═══ READING PASSAGE
# DIY CO2 Injector



## Lil Gashog (Dec 1, 2010)

Can someone reccomend how to make this its for a 10g divided betta tank 5g on each side,I was kinda threw off on the amount of plants i got in a container the first time i bought a wisteria container and only got 2 plants,one wasnt any good,this time i bought another container and got 5 great looking wisteria plants so i have fluorescent lighting but i was wondering oxygen is already in water right?But how do i make a CO2 injector with out spending a lot of money.So who can make the list for this with the least money cost???This is my first planted tank btw.*c/p**c/p**c/p*


----------



## mec102778 (Feb 17, 2011)

2 liter bottle
yeast from the baking section in the local food store
air line tubing (to start recommended to get silicone tubing)
sugar
in line vavle to help control the output of the reactor
then best option for injection in a 10G in a small power head with adjustable flow rate and air tube


----------



## Lil Gashog (Dec 1, 2010)

So,how much do powerheads cost?And can i get them at PetCo,PetSmart,or even Walmart?


----------



## mec102778 (Feb 17, 2011)

Petco has a pretty cheap one, Petsmart has a nice one for 20-30$ (one I use in my second 10G).


----------



## Lil Gashog (Dec 1, 2010)
══════
═══ RECORDS PROVIDED
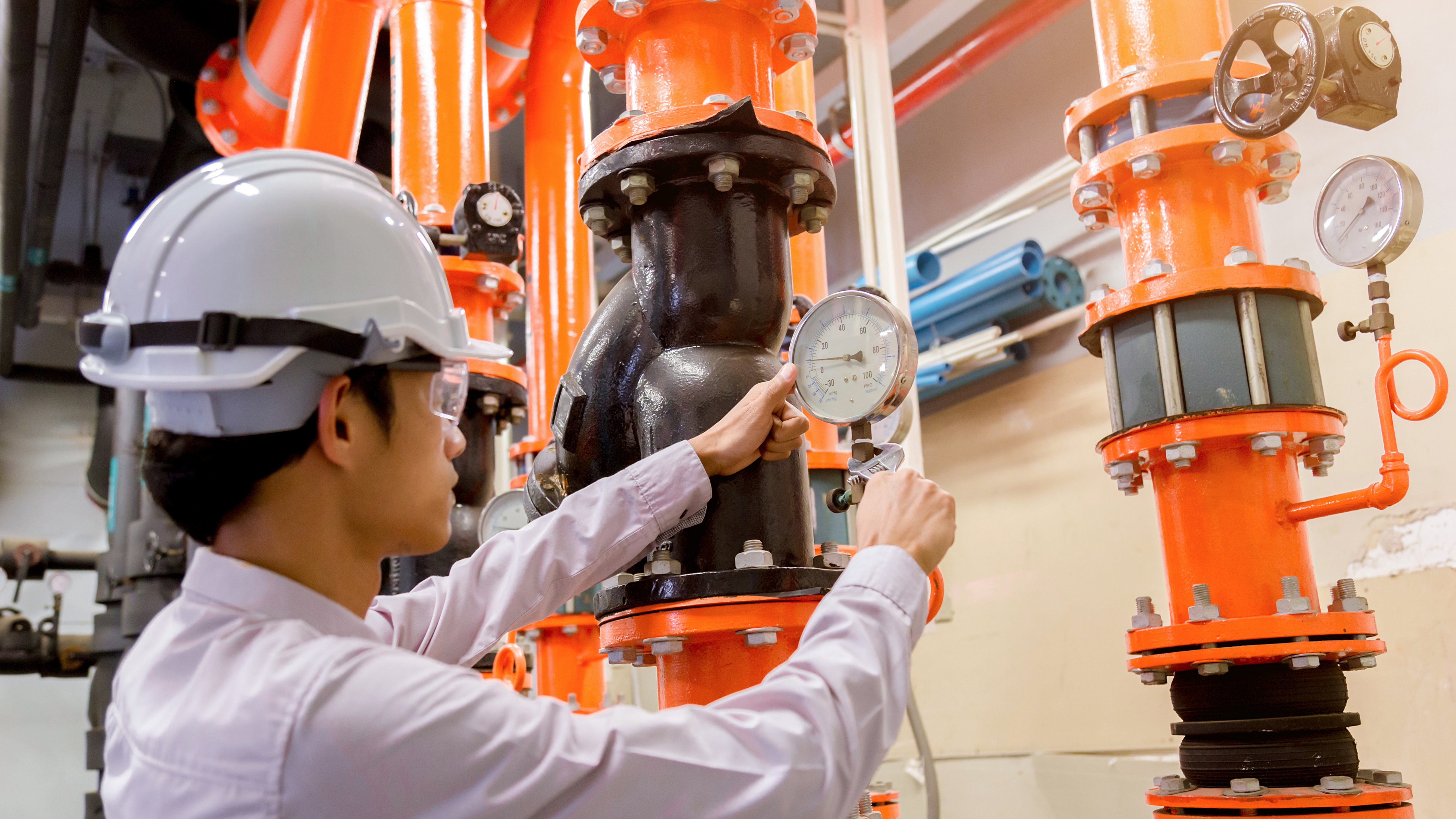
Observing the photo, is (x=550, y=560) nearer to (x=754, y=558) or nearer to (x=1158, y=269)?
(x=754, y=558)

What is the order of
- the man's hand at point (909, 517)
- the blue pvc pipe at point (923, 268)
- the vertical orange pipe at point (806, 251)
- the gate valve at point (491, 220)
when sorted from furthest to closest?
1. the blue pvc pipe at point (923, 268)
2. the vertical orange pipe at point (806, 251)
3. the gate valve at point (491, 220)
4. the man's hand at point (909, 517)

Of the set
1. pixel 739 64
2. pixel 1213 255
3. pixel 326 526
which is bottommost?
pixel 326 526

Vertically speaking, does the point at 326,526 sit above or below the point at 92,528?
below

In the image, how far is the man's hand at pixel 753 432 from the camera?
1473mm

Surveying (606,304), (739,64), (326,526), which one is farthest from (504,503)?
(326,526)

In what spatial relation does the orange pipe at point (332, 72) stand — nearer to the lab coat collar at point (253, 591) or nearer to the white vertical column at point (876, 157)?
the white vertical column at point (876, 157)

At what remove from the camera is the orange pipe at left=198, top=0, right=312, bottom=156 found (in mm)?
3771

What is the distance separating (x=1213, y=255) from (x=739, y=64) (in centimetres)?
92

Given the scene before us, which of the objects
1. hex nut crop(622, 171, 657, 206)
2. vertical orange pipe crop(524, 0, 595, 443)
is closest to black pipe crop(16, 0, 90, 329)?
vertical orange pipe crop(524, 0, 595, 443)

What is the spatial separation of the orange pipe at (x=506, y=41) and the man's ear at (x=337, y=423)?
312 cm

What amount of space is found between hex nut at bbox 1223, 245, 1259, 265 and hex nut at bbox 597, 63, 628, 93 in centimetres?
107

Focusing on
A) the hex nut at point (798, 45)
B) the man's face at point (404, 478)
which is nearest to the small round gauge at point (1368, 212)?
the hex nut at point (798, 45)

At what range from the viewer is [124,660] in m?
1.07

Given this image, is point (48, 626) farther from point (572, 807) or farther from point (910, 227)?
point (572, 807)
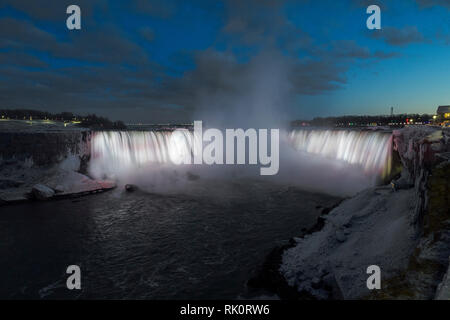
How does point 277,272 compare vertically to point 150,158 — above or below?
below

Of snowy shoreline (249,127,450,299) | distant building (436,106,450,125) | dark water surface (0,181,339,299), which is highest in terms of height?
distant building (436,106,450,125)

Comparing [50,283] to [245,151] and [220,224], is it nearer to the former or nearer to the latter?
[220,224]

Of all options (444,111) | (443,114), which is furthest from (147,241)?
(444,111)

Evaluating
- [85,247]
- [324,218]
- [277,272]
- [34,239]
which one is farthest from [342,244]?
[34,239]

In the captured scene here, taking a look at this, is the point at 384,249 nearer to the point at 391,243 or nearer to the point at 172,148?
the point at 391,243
══════
▸ TO DO
Pick up the forum thread on building a DIY CO2 injector after its last line and write what comes next.

▸ FINAL RESULT
This may seem stupid but ive never had experience with power heads,you need to plug them in right?And do they like have suctions to stick them on the wall or something?But do i have to plug in he injector?


----------



## mec102778 (Feb 17, 2011)

yup powerheads need to be plugged in and they have suction cups to stick to the glass. All you will need to do is connect the line from the CO2 reactor to the air in port on the powerhead.

What I got from petsmart was the Aqua Clear Powerhead for 5-20 gallon tanks. It has an adjustable flow rate and an air line for O2 injection which you can connect to the CO2 reactor to inject the CO2.

AquaClear Powerheads and Accessories from Hagen - Water Pumps - Fish - PetSmart


----------



## jrman83 (Jul 9, 2010)

Not recommending against this route, as CO2 will certainly help your plants, but you won't need it so much for the plants you have. Wisteria will grow like a weed in any tank just about.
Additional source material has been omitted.